I see your point.

On Thu, Aug 26, 2021 at 11:21 AM Ralph Goers <ralph.go...@dslextreme.com>
wrote:

> While that is true it does mean that we are locking higher up in the call
> stack than we need to be.
>
> Ralph
>
> > On Aug 26, 2021, at 11:13 AM, Tim Perry <tim.v...@gmail.com> wrote:
> >
> > I’m fairly certain the JIT will optimize out the locking operations on
> the nested synchronized calls after a while. I’m not sure how soon into the
> performance tests that would happen.
> >
> > Tim
> >
> >
> >> On Aug 26, 2021, at 10:55 AM, Ralph Goers <ralph.go...@dslextreme.com>
> wrote:
> >>
> >> So are you continuing to look at this?  Frankly, the work on zero-gc
> stuff made this
> >> very complicated. I am not sure I can even follow the logic anymore. I
> also noticed
> >> that many of the methods dealing with byte buffers are synchronized. I
> am not sure
> >> why as only the method that moves data really needs to be.
> >>
> >> Using multiple buffers would make sense if you are filling one from the
> various patterns
> >> while it is unlocked and then only blocking when writing to the output
> stream buffer.

* _Brief A_:
Answer these questions about the email thread, one answer per line, marked (i), (ii) and (iii):
(i) At what time on Aug 26, 2021 did Tim Perry write his message?
(ii) What does Tim Perry think the JIT will optimize out after a while?
(iii) According to Ralph Goers, which method really needs to be synchronized?
* _Brief B_:
Repeat the part of the email thread that starts at "I see your point." and ends at "need to be.".
* _Brief C_:
List every time of day that appears in the email thread.

* _Material provided_:
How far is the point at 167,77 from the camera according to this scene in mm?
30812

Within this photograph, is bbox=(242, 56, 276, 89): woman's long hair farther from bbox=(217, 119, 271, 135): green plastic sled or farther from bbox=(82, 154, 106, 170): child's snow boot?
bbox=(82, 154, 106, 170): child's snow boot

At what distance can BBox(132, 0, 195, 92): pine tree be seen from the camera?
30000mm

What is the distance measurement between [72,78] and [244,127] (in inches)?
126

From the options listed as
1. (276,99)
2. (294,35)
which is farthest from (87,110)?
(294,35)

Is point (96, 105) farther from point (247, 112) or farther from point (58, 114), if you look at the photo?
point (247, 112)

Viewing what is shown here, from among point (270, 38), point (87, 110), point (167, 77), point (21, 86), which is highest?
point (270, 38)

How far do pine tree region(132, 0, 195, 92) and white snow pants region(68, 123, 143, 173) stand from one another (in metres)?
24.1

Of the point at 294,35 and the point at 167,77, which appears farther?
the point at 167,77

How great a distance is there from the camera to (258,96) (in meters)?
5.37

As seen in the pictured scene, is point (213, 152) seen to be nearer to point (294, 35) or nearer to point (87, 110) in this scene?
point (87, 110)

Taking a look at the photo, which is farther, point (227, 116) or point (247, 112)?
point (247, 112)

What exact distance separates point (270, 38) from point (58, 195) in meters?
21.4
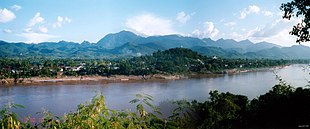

* _Task response A_:
(i) 11:13 AM
(ii) The locking operations on the nested synchronized calls
(iii) Only the method that moves data

* _Task response B_:
I see your point.

On Thu, Aug 26, 2021 at 11:21 AM Ralph Goers <ralph.go...@dslextreme.com>
wrote:

> While that is true it does mean that we are locking higher up in the call
> stack than we need to be.

* _Task response C_:
11:21 AM
11:13 AM
10:55 AM